Selasa, 13 Desember 2011

Elegi Ketika Sekali Lagi Pikiranku Tak Berdaya

Oleh Marsigit

Pikiranku:
Oh...hoh... kalau tidak salah itu yang namanya Fatamorgana. Hem...sekali lagi dia berusaha menggodaku. Jelas-jelas dia memang bermaksud menguji pikiranku. Wahai Fatamorgana...agar aku mampu memecahkan misterimu...maka bersedialah engkau berkomunikasi denganku?

Fatamorgana:
Aku mempunyai caraku sendiri dalam berperilaku sebagai Fatamorgana. Jika aku tunduk dengan perintah-perintahmu maka tidaklah lagi aku bernama Fatamorgana.

Pikiranku:
Waha...tahu saja aku akan dirimu. Wahai Fatamorgana...engkau itu sebetulnya adalah Intuisiku.

Intuisiku:
Selamat aku ucapkan kepada dirimu, bahwasanya engkau itu hampir saja bisa menangkap Fatamorgana. Tetapi ketahuilah bahwa intuisimu itu hanya sebagian dari sifat Fatamorgana itu. Adalah tidak adil bahwa sifat yang sebagian itu engkau peruntukan untuk menamakan keseluruhan. Jika Intuisi adalah Fatamorgama, maka belum tentu Fatamorgana itu Intuisi.

Pikiranku:
Welah...ternyata belum pas juga. Baiklah Fatamorgana, sekarang pasti aku akan benar. Melihat gejalamu maka engkau itu tidak lain tidak bukan adalah Etik dan Estetika.

_DAFTAR KEGIATAN:_
• 1. Dalam elegi tentang Fatamorgana, apa yang pertama kali disebut Pikiranku sebagai jati diri Fatamorgana yang sebenarnya?
• 2. Tulis ulang secara lebih ringkas paragraf dalam elegi tentang Fatamorgana yang diawali "Oh...hoh... kalau tidak salah" dengan tetap mempertahankan fakta-fakta utamanya.

_DATA TERSIMPAN:_
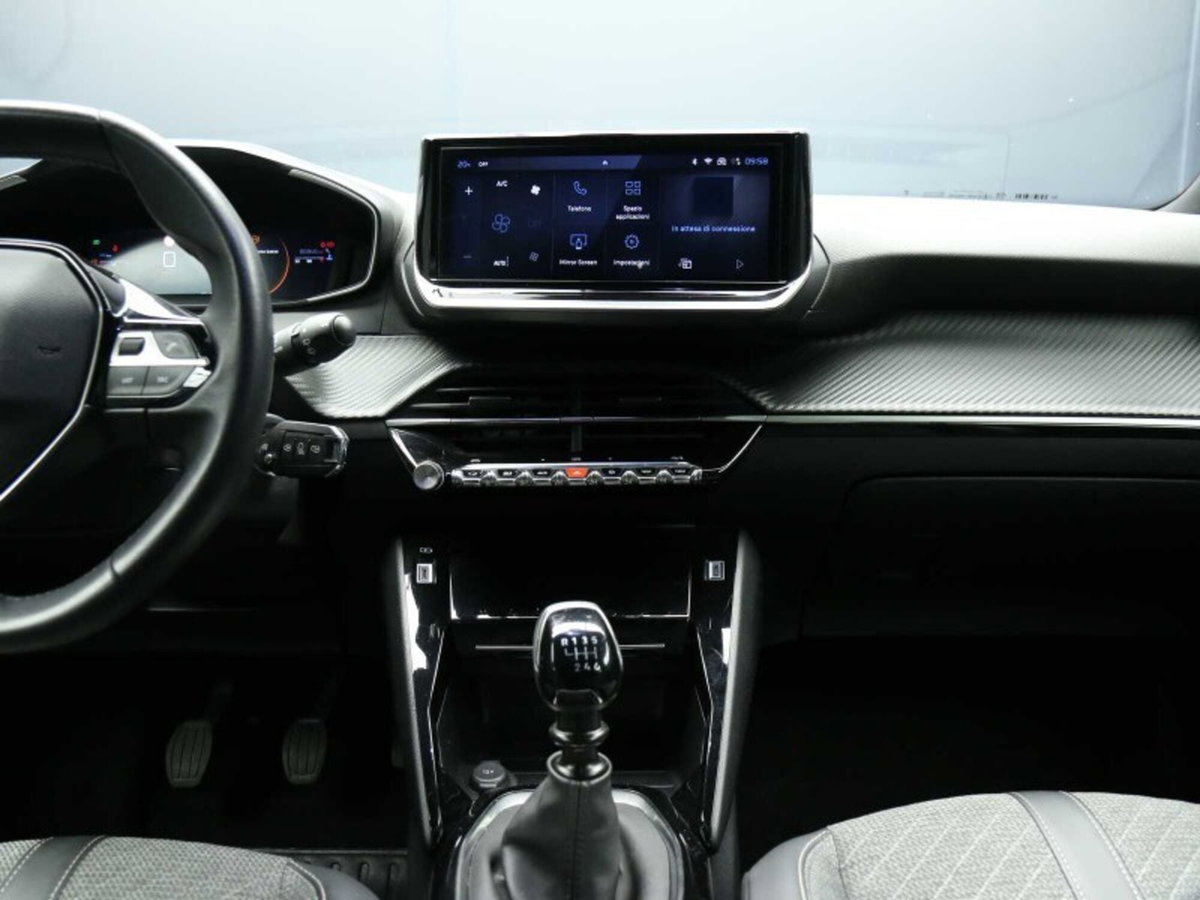 Peugeot 2008 1.2 turbo Allure 100cv (18)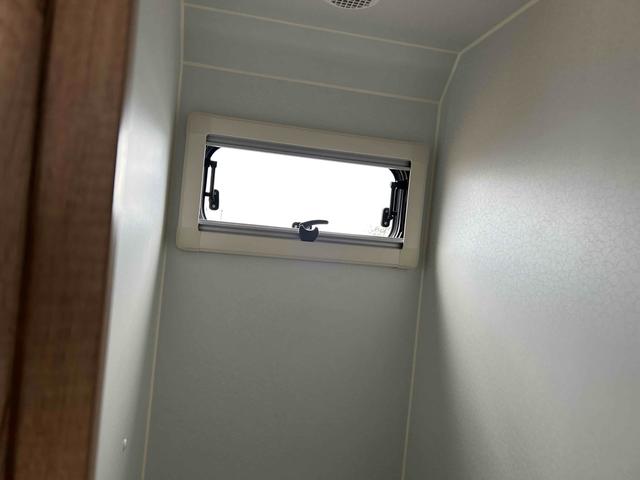 カムロード クレア　エボリューション５．３ｔｙｐｅＸ　キャンピングカー　ドライブレコーダー　ＥＴＣ　バックカメラ　ナビ　ＴＶ　電動格納ミラー　ＡＴ　エアコン　パワーウィンドウ（36枚目）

_JAWABAN SOAL:_
• 1. Pikiranku pertama kali menyebut Fatamorgana sebagai intuisinya sendiri.

• 2. Pikiranku mengenali Fatamorgana yang kembali menggodanya dan jelas bermaksud menguji pikirannya. Agar dapat memecahkan misterinya, Pikiranku meminta Fatamorgana bersedia berkomunikasi dengannya.